By: Rivka Krause  | 

Arts and Culture: Soviet Rock and American Dreams

As an avid reader, I am far too familiar with the experience of entering into a reading slump — one of those weeks or months in which no book can cut it and nothing is interesting. Recently I discovered a new phenomenon: a music-listening slump. Luckily, an antidote arose, but it came from a surprising source: Soviet rock music. 

Under the rule of the Communist Party, all art and culture were subject to extreme censorship. As the Soviet government knew, art has the power to disrupt political constructs and undermine conventional power structures. However, despite their attempts — disrupting Western radio broadcasts and confiscating prohibited writings — to limit exposure to capitalist culture, Western music, style and movies snuck in through the Iron Curtain. Slowly, contraband inspired a generation of underground Soviet artists who began forging a new sound. Like all things illicit, their music slowly spread through bootleg recordings known as magnitizdat

The secret dissemination of foreign music continued until the 1980s, when the government began to liberalize. In 1985, when Mikhail Gorbachev rose to power, rock music was no longer banned. As the leader of the Communist Party,  Gorbachev began to reform the economy and culture of the USSR through a series of policies known as perestroika (Russian for “reconstruction”) and glasnost (Russian for “openness” or “transparency”). At that point, rock music became more prevalent in popular culture. After the Chernobyl disaster, artists staged a massive benefit concert in 1986 in order to raise funds for disaster relief. While not officially sanctioned, Western press and ambassadors were invited.

STORED DATA
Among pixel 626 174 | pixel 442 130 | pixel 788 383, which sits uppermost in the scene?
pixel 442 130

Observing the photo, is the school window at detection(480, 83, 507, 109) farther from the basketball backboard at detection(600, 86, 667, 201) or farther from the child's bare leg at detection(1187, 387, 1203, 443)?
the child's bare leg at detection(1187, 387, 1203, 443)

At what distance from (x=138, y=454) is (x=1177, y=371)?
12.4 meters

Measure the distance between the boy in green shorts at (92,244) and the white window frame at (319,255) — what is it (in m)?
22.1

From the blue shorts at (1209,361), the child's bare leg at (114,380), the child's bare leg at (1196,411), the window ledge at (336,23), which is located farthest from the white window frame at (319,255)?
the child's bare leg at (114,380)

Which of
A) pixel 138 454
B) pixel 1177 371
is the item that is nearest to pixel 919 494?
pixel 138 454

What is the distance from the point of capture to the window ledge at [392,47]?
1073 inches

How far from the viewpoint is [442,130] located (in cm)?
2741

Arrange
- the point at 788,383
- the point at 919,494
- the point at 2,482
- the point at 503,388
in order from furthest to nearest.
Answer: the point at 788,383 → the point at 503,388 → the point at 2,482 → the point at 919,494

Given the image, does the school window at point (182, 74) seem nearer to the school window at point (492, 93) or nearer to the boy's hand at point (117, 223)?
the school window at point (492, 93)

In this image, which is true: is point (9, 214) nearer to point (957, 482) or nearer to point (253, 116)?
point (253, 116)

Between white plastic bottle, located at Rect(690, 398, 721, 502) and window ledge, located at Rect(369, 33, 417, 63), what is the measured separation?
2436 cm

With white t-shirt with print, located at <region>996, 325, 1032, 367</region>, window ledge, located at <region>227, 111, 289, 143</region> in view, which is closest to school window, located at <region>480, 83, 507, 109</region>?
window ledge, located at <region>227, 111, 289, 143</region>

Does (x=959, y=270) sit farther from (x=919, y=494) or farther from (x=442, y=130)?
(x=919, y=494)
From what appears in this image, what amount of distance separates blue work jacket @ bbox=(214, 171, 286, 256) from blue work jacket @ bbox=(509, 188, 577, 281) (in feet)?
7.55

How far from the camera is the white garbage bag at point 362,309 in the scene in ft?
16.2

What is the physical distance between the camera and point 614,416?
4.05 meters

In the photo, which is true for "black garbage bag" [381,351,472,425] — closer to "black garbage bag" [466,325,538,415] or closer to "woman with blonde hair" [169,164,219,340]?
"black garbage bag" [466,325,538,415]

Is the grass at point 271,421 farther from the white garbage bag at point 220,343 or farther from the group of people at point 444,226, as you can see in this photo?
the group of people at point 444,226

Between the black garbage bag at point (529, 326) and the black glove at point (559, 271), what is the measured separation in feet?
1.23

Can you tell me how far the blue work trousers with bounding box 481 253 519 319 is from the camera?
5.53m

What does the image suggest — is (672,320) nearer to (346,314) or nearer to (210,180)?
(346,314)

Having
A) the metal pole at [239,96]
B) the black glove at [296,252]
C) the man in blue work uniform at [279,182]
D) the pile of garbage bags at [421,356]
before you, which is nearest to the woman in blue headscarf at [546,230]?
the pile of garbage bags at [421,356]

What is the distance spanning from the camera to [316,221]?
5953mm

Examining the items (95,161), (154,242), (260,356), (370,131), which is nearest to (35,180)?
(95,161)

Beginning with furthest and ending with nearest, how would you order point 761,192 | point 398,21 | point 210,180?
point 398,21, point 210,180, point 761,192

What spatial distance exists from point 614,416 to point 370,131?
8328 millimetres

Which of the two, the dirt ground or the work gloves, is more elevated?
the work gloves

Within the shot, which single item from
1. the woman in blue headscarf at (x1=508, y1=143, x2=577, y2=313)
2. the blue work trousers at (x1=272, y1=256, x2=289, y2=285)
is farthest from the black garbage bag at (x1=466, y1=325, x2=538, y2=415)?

DIRECTIVE
Write down the part of the Soviet rock article that begins at "As an avid reader, I" and ends after "Soviet rock music.". The listing plays no part in this work.

FINAL RESULT
As an avid reader, I am far too familiar with the experience of entering into a reading slump — one of those weeks or months in which no book can cut it and nothing is interesting. Recently I discovered a new phenomenon: a music-listening slump. Luckily, an antidote arose, but it came from a surprising source: Soviet rock music.